* **Set task**: Rewrite the lines below, replacing "basketball shoe" with "sneaker" wherever it appears and leaving all else unchanged.

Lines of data

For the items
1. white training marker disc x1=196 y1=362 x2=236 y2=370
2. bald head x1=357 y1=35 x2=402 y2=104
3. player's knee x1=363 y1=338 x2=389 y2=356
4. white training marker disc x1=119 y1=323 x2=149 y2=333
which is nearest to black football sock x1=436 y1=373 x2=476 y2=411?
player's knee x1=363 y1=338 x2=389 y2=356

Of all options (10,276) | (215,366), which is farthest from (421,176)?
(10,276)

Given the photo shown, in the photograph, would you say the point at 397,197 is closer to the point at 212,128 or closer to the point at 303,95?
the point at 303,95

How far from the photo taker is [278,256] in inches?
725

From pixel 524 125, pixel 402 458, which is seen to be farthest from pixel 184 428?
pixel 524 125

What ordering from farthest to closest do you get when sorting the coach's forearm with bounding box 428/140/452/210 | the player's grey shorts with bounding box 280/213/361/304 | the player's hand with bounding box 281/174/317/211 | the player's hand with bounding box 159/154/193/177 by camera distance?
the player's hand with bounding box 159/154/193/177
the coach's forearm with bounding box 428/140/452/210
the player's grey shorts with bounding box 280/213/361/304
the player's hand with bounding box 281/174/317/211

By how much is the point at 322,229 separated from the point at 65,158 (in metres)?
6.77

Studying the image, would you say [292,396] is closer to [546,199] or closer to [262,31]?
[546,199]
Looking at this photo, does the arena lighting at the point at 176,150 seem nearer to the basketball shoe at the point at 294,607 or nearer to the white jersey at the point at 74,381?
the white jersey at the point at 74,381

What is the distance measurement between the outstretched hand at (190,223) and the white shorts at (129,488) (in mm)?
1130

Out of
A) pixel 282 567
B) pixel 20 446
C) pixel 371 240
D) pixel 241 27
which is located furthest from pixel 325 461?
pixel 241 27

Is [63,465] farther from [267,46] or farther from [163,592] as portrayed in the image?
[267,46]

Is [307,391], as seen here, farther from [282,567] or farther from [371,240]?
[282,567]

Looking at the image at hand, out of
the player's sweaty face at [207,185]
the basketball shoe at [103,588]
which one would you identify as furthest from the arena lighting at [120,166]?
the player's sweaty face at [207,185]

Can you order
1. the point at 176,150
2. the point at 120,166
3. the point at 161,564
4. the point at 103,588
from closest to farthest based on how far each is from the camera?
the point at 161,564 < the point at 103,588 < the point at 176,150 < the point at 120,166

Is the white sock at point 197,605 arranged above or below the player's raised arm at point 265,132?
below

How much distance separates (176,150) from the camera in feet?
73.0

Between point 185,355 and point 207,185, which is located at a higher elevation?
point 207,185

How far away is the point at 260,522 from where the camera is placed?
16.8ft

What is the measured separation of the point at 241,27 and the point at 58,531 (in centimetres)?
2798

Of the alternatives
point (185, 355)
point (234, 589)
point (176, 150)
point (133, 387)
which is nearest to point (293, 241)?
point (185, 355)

* **Finished answer**:
For the items
1. white training marker disc x1=196 y1=362 x2=236 y2=370
2. bald head x1=357 y1=35 x2=402 y2=104
3. player's knee x1=363 y1=338 x2=389 y2=356
4. white training marker disc x1=119 y1=323 x2=149 y2=333
which is nearest to black football sock x1=436 y1=373 x2=476 y2=411?
player's knee x1=363 y1=338 x2=389 y2=356

Of all options (10,276) | (215,366), which is farthest from (421,176)?
(10,276)

Given the photo shown, in the photograph, would you say the point at 397,197 is closer to the point at 212,128 or closer to the point at 303,95?
the point at 303,95

How far from the photo taker is [278,256] in inches?
725

From pixel 524 125, pixel 402 458, which is seen to be farthest from pixel 184 428?
pixel 524 125

What ordering from farthest to closest do you get when sorting the coach's forearm with bounding box 428/140/452/210 | the player's grey shorts with bounding box 280/213/361/304 | the player's hand with bounding box 281/174/317/211 | the player's hand with bounding box 159/154/193/177 by camera distance?
the player's hand with bounding box 159/154/193/177
the coach's forearm with bounding box 428/140/452/210
the player's grey shorts with bounding box 280/213/361/304
the player's hand with bounding box 281/174/317/211

By how much is the point at 322,229 separated from the point at 65,158 (in metres)?
6.77

Studying the image, would you say [292,396] is closer to [546,199] or closer to [262,31]?
[546,199]
Looking at this photo, does the arena lighting at the point at 176,150 seem nearer to the sneaker at the point at 294,607 or nearer to the white jersey at the point at 74,381?
the white jersey at the point at 74,381

What is the distance measurement between the outstretched hand at (190,223) and the white shorts at (129,488) (in mm)?
1130

Out of
A) pixel 282 567
B) pixel 20 446
C) pixel 371 240
D) pixel 241 27
which is located furthest from pixel 325 461?
pixel 241 27

Is [63,465] farther from [267,46] or farther from [163,592] as portrayed in the image?
[267,46]

Is [307,391], as seen here, farther from [282,567] or farther from [371,240]?
[282,567]

Looking at the image at hand, out of
the player's sweaty face at [207,185]
the sneaker at [103,588]
which one would you identify as furthest from the arena lighting at [120,166]?
the player's sweaty face at [207,185]

Can you order
1. the point at 176,150
2. the point at 120,166
3. the point at 161,564
4. the point at 103,588
from closest to farthest based on how far each is from the camera?
the point at 161,564 < the point at 103,588 < the point at 176,150 < the point at 120,166

Is the white sock at point 197,605 arranged above or below the player's raised arm at point 265,132?
below

How much distance separates (176,150) from the camera in feet?
73.0

Between point 185,355 and point 207,185, which is located at a higher elevation?
point 207,185

How far away is the point at 260,522 from where the camera is placed?
16.8ft

What is the measured separation of the point at 241,27 and the point at 58,531 (in centimetres)?
2798

Of the alternatives
point (185, 355)
point (234, 589)
point (176, 150)
point (133, 387)
which is nearest to point (293, 241)?
point (185, 355)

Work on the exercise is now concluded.